> _WHAT TO PRODUCE_:
Copy all records verbatim.

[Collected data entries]
....

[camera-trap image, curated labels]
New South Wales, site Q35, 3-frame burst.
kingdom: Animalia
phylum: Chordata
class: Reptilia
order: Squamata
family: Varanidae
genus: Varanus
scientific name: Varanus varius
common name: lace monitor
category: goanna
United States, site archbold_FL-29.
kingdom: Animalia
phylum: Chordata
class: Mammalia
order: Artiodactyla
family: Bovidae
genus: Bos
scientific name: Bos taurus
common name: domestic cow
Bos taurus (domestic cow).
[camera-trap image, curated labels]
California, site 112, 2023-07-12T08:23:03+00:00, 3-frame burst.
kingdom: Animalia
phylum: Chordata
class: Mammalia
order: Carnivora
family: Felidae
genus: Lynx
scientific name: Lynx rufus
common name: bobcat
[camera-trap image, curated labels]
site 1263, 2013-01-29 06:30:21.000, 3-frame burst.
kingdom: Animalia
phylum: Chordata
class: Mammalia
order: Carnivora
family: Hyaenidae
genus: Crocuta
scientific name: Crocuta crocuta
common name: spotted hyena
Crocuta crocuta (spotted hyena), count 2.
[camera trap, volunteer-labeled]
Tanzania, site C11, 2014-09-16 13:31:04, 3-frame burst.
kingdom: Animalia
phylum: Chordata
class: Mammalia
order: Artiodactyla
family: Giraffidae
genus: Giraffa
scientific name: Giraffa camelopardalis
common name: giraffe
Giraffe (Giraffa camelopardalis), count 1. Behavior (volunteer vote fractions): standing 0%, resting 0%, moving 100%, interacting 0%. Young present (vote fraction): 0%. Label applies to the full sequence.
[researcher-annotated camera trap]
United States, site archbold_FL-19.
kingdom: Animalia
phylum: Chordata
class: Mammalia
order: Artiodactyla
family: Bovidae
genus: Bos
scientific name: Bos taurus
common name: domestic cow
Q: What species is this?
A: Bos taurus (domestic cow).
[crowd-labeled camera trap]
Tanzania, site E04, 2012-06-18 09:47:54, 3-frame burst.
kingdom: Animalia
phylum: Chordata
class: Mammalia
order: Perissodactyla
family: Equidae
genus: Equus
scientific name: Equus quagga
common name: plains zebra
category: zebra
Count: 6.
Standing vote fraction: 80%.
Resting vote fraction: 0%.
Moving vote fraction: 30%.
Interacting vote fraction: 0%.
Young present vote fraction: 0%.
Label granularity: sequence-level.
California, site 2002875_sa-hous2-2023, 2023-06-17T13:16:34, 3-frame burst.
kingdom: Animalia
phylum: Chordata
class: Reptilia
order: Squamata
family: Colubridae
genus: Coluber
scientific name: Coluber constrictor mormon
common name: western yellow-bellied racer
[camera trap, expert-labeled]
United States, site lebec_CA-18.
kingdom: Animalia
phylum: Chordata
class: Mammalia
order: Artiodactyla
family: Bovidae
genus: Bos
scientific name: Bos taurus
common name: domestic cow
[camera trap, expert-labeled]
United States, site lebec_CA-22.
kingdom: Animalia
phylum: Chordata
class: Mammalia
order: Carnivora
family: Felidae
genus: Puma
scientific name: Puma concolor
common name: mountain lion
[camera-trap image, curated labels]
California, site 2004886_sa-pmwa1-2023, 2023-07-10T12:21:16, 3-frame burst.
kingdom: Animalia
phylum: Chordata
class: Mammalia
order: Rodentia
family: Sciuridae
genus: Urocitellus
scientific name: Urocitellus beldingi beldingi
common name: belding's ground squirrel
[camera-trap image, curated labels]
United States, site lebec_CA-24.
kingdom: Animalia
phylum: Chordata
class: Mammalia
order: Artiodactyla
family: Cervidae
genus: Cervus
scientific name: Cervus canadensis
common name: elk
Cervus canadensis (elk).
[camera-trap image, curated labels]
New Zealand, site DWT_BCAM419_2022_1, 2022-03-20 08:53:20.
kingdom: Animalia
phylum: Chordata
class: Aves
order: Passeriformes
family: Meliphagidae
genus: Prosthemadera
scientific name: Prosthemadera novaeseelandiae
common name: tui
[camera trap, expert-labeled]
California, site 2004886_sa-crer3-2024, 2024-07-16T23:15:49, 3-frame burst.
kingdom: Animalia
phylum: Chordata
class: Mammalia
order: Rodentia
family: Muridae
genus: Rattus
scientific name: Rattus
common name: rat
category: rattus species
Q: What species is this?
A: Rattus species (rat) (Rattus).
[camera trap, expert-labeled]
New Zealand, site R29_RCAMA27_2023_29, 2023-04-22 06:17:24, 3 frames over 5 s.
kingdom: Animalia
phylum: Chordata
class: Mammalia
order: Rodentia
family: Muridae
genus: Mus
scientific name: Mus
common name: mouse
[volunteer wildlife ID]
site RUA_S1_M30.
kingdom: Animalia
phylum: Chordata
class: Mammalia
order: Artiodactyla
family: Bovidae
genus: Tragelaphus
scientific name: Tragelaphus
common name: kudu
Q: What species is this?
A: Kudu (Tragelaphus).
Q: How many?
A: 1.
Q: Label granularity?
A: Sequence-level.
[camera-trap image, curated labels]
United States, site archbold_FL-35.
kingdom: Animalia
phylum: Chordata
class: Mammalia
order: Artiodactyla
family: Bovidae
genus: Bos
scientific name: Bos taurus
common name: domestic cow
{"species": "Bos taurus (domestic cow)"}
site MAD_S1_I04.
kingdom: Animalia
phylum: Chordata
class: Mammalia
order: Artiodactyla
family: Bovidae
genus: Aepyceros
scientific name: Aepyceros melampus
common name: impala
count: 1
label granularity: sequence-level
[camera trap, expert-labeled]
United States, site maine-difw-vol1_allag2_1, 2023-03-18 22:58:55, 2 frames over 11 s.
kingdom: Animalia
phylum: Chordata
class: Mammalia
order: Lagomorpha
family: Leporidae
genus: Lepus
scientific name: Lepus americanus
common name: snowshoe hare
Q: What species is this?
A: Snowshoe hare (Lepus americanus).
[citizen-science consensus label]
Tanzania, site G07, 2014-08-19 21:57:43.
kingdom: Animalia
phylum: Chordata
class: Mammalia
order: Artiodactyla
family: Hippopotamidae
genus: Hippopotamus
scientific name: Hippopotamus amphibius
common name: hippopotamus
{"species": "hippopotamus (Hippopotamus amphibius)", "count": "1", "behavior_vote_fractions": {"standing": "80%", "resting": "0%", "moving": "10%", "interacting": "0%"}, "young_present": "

....

> _OUTPUT FOR THIS TASK_:
[camera-trap image, curated labels]
New South Wales, site Q35, 3-frame burst.
kingdom: Animalia
phylum: Chordata
class: Reptilia
order: Squamata
family: Varanidae
genus: Varanus
scientific name: Varanus varius
common name: lace monitor
category: goanna
United States, site archbold_FL-29.
kingdom: Animalia
phylum: Chordata
class: Mammalia
order: Artiodactyla
family: Bovidae
genus: Bos
scientific name: Bos taurus
common name: domestic cow
Bos taurus (domestic cow).
[camera-trap image, curated labels]
California, site 112, 2023-07-12T08:23:03+00:00, 3-frame burst.
kingdom: Animalia
phylum: Chordata
class: Mammalia
order: Carnivora
family: Felidae
genus: Lynx
scientific name: Lynx rufus
common name: bobcat
[camera-trap image, curated labels]
site 1263, 2013-01-29 06:30:21.000, 3-frame burst.
kingdom: Animalia
phylum: Chordata
class: Mammalia
order: Carnivora
family: Hyaenidae
genus: Crocuta
scientific name: Crocuta crocuta
common name: spotted hyena
Crocuta crocuta (spotted hyena), count 2.
[camera trap, volunteer-labeled]
Tanzania, site C11, 2014-09-16 13:31:04, 3-frame burst.
kingdom: Animalia
phylum: Chordata
class: Mammalia
order: Artiodactyla
family: Giraffidae
genus: Giraffa
scientific name: Giraffa camelopardalis
common name: giraffe
Giraffe (Giraffa camelopardalis), count 1. Behavior (volunteer vote fractions): standing 0%, resting 0%, moving 100%, interacting 0%. Young present (vote fraction): 0%. Label applies to the full sequence.
[researcher-annotated camera trap]
United States, site archbold_FL-19.
kingdom: Animalia
phylum: Chordata
class: Mammalia
order: Artiodactyla
family: Bovidae
genus: Bos
scientific name: Bos taurus
common name: domestic cow
Q: What species is this?
A: Bos taurus (domestic cow).
[crowd-labeled camera trap]
Tanzania, site E04, 2012-06-18 09:47:54, 3-frame burst.
kingdom: Animalia
phylum: Chordata
class: Mammalia
order: Perissodactyla
family: Equidae
genus: Equus
scientific name: Equus quagga
common name: plains zebra
category: zebra
Count: 6.
Standing vote fraction: 80%.
Resting vote fraction: 0%.
Moving vote fraction: 30%.
Interacting vote fraction: 0%.
Young present vote fraction: 0%.
Label granularity: sequence-level.
California, site 2002875_sa-hous2-2023, 2023-06-17T13:16:34, 3-frame burst.
kingdom: Animalia
phylum: Chordata
class: Reptilia
order: Squamata
family: Colubridae
genus: Coluber
scientific name: Coluber constrictor mormon
common name: western yellow-bellied racer
[camera trap, expert-labeled]
United States, site lebec_CA-18.
kingdom: Animalia
phylum: Chordata
class: Mammalia
order: Artiodactyla
family: Bovidae
genus: Bos
scientific name: Bos taurus
common name: domestic cow
[camera trap, expert-labeled]
United States, site lebec_CA-22.
kingdom: Animalia
phylum: Chordata
class: Mammalia
order: Carnivora
family: Felidae
genus: Puma
scientific name: Puma concolor
common name: mountain lion
[camera-trap image, curated labels]
California, site 2004886_sa-pmwa1-2023, 2023-07-10T12:21:16, 3-frame burst.
kingdom: Animalia
phylum: Chordata
class: Mammalia
order: Rodentia
family: Sciuridae
genus: Urocitellus
scientific name: Urocitellus beldingi beldingi
common name: belding's ground squirrel
[camera-trap image, curated labels]
United States, site lebec_CA-24.
kingdom: Animalia
phylum: Chordata
class: Mammalia
order: Artiodactyla
family: Cervidae
genus: Cervus
scientific name: Cervus canadensis
common name: elk
Cervus canadensis (elk).
[camera-trap image, curated labels]
New Zealand, site DWT_BCAM419_2022_1, 2022-03-20 08:53:20.
kingdom: Animalia
phylum: Chordata
class: Aves
order: Passeriformes
family: Meliphagidae
genus: Prosthemadera
scientific name: Prosthemadera novaeseelandiae
common name: tui
[camera trap, expert-labeled]
California, site 2004886_sa-crer3-2024, 2024-07-16T23:15:49, 3-frame burst.
kingdom: Animalia
phylum: Chordata
class: Mammalia
order: Rodentia
family: Muridae
genus: Rattus
scientific name: Rattus
common name: rat
category: rattus species
Q: What species is this?
A: Rattus species (rat) (Rattus).
[camera trap, expert-labeled]
New Zealand, site R29_RCAMA27_2023_29, 2023-04-22 06:17:24, 3 frames over 5 s.
kingdom: Animalia
phylum: Chordata
class: Mammalia
order: Rodentia
family: Muridae
genus: Mus
scientific name: Mus
common name: mouse
[volunteer wildlife ID]
site RUA_S1_M30.
kingdom: Animalia
phylum: Chordata
class: Mammalia
order: Artiodactyla
family: Bovidae
genus: Tragelaphus
scientific name: Tragelaphus
common name: kudu
Q: What species is this?
A: Kudu (Tragelaphus).
Q: How many?
A: 1.
Q: Label granularity?
A: Sequence-level.
[camera-trap image, curated labels]
United States, site archbold_FL-35.
kingdom: Animalia
phylum: Chordata
class: Mammalia
order: Artiodactyla
family: Bovidae
genus: Bos
scientific name: Bos taurus
common name: domestic cow
{"species": "Bos taurus (domestic cow)"}
site MAD_S1_I04.
kingdom: Animalia
phylum: Chordata
class: Mammalia
order: Artiodactyla
family: Bovidae
genus: Aepyceros
scientific name: Aepyceros melampus
common name: impala
count: 1
label granularity: sequence-level
[camera trap, expert-labeled]
United States, site maine-difw-vol1_allag2_1, 2023-03-18 22:58:55, 2 frames over 11 s.
kingdom: Animalia
phylum: Chordata
class: Mammalia
order: Lagomorpha
family: Leporidae
genus: Lepus
scientific name: Lepus americanus
common name: snowshoe hare
Q: What species is this?
A: Snowshoe hare (Lepus americanus).
[citizen-science consensus label]
Tanzania, site G07, 2014-08-19 21:57:43.
kingdom: Animalia
phylum: Chordata
class: Mammalia
order: Artiodactyla
family: Hippopotamidae
genus: Hippopotamus
scientific name: Hippopotamus amphibius
common name: hippopotamus
{"species": "hippopotamus (Hippopotamus amphibius)", "count": "1", "behavior_vote_fractions": {"standing": "80%", "resting": "0%", "moving": "10%", "interacting": "0%"}, "young_present": "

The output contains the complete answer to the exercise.